In natural laguage processing it is common practice to clean up the data (e.g. removing numbers, punctuations, convering all characters to lower case, removing stop words, etc) before using them to build the model. Cleaning the data helps in improving model performance. Hence, the numbers stopwords, punctionations and whitespaces have been removed from the text data using following code:

library(dplyr)
library(tm)
library(tidytext)

library(tm)
library(wordcloud)

toSpace <- content_transformer(function (x, pattern) gsub(pattern, " ", x))

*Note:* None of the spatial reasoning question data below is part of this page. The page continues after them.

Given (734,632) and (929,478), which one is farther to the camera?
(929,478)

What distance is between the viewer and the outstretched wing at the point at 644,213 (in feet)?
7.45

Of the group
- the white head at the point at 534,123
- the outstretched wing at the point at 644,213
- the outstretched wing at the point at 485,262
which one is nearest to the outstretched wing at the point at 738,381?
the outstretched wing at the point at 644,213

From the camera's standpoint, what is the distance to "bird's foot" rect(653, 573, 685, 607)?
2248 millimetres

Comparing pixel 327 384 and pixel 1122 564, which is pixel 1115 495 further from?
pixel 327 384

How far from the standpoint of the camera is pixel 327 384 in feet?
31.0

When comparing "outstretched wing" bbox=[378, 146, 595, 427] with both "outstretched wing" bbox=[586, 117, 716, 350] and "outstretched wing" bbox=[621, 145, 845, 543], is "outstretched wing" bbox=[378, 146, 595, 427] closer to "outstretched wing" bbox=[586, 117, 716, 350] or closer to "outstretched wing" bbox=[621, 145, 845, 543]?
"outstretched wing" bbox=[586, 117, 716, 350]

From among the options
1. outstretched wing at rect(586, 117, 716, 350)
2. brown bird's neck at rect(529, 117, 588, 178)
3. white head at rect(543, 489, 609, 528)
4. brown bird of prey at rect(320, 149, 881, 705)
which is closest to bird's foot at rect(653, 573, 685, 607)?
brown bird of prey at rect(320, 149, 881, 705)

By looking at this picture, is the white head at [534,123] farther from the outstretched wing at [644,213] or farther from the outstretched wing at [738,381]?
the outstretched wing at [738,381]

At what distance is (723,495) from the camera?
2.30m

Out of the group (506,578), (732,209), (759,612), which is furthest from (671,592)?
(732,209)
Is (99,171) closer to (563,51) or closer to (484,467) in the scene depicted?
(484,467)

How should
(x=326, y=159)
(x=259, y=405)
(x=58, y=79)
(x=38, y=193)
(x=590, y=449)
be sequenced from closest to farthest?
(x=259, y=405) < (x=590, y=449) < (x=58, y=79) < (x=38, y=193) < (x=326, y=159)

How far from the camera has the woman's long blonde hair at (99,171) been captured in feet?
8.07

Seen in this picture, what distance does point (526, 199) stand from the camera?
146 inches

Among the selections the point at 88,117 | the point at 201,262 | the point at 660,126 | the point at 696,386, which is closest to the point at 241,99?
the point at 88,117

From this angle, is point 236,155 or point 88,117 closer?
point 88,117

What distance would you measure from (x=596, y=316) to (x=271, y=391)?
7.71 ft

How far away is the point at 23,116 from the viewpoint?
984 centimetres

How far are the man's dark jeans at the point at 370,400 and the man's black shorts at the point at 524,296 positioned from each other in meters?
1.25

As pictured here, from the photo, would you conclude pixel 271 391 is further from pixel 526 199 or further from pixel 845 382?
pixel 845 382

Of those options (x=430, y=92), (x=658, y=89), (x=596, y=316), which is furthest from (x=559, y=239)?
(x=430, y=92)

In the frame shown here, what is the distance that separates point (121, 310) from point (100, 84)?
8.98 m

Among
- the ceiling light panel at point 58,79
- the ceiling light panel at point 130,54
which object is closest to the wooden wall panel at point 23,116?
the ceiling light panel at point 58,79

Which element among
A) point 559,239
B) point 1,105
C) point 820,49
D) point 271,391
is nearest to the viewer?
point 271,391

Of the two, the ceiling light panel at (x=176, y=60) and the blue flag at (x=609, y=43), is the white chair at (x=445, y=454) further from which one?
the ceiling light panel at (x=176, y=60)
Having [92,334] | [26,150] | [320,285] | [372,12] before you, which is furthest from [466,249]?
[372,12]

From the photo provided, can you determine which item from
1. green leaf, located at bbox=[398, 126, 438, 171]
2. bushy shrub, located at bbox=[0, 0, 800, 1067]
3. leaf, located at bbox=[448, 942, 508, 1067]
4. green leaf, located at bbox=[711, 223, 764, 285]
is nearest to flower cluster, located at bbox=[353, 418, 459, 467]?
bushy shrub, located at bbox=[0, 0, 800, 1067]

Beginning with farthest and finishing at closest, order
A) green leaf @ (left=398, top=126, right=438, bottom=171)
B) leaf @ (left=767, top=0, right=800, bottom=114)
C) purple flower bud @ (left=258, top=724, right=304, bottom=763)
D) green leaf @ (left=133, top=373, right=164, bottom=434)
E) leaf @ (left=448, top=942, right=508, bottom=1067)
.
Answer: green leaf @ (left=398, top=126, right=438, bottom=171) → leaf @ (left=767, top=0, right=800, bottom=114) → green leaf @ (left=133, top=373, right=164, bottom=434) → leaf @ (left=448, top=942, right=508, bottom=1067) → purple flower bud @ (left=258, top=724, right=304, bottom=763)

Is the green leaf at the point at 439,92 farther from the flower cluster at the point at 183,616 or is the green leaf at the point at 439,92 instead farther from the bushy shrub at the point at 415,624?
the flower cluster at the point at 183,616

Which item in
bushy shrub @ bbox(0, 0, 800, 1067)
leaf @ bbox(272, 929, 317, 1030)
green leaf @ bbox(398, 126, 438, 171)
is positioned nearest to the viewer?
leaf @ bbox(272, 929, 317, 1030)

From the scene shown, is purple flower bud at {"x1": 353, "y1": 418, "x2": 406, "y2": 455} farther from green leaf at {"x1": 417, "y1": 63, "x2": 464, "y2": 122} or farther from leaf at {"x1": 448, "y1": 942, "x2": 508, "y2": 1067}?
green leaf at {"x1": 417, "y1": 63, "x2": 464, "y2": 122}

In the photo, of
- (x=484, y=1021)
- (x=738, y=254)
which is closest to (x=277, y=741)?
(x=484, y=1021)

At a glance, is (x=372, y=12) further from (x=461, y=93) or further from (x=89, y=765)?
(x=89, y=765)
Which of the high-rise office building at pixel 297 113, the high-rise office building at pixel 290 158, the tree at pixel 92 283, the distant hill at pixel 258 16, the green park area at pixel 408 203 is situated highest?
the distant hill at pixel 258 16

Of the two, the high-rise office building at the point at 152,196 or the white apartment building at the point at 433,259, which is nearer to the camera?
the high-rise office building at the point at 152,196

text_transformer <- function(text_corpus) {
    text_corpus <- tm_map(text_corpus, toSpace, "[[:punct:]]")
    text_corpus <- tm_map(text_corpus, content_transformer(tolower))
    text_corpus <- tm_map(text_corpus, removeNumbers)
    text_corpus <- tm_map(text_corpus, removeWords, stopwords("english"))
    text_corpus <- tm_map(text_corpus, removeWords, c("rt"))
    text_corpus <- tm_map(text_corpus, stripWhitespace)
    text_corpus
}

twit_c_t <- text_transformer(Corpus(VectorSource(twitter)))
blogs_c_t <- text_transformer(Corpus(VectorSource(blogs)))
news_c_t <- text_transformer(Corpus(VectorSource(news)))

N-grams and word clouds

N-grams is a contiguous sequence of n items from a given sample of text. N-gram of size 1 is refered as unigram, size 2 is a bigram and size 3 as a trigram. N-grams can be nicely visualized using “word cloud” method where the importance of each n-gram in text is shown with font size or color. Bigger n-grams mean greater more frequent occurance in the text. This is shown below for unigrams constructed for all three datasets:

library(tm)
library(wordcloud)

wordcloud(words = twit_c_t, min.freq = 1,
    max.words=100, random.order=FALSE, rot.per=0.35,
    colors=brewer.pal(8, "Dark2"))

wordcloud(words = blogs_c_t, min.freq = 1,
    max.words=100, random.order=FALSE, rot.per=0.35,
    colors=brewer.pal(8, "Dark2"))

wordcloud(words = news_c_t, min.freq=1,
    max.words=100, random.order=FALSE, rot.per=0.35,
    colors=brewer.pal(8, "Dark2"))

Next steps towards model building

N-grams can be used to construct a probabilistic language model for predicting the next item in a sequence of words. Such model can be expressed in the form of a (\(n\)- 1)-order Markov model. However, one needs to be careful in chosing number n, because n-gram statistics suffers from sparseness in text as n-grows. Therefore, it is necessary to use smoothing methods against sparseness such as adding \(\lambda\) method or Good-Turning method.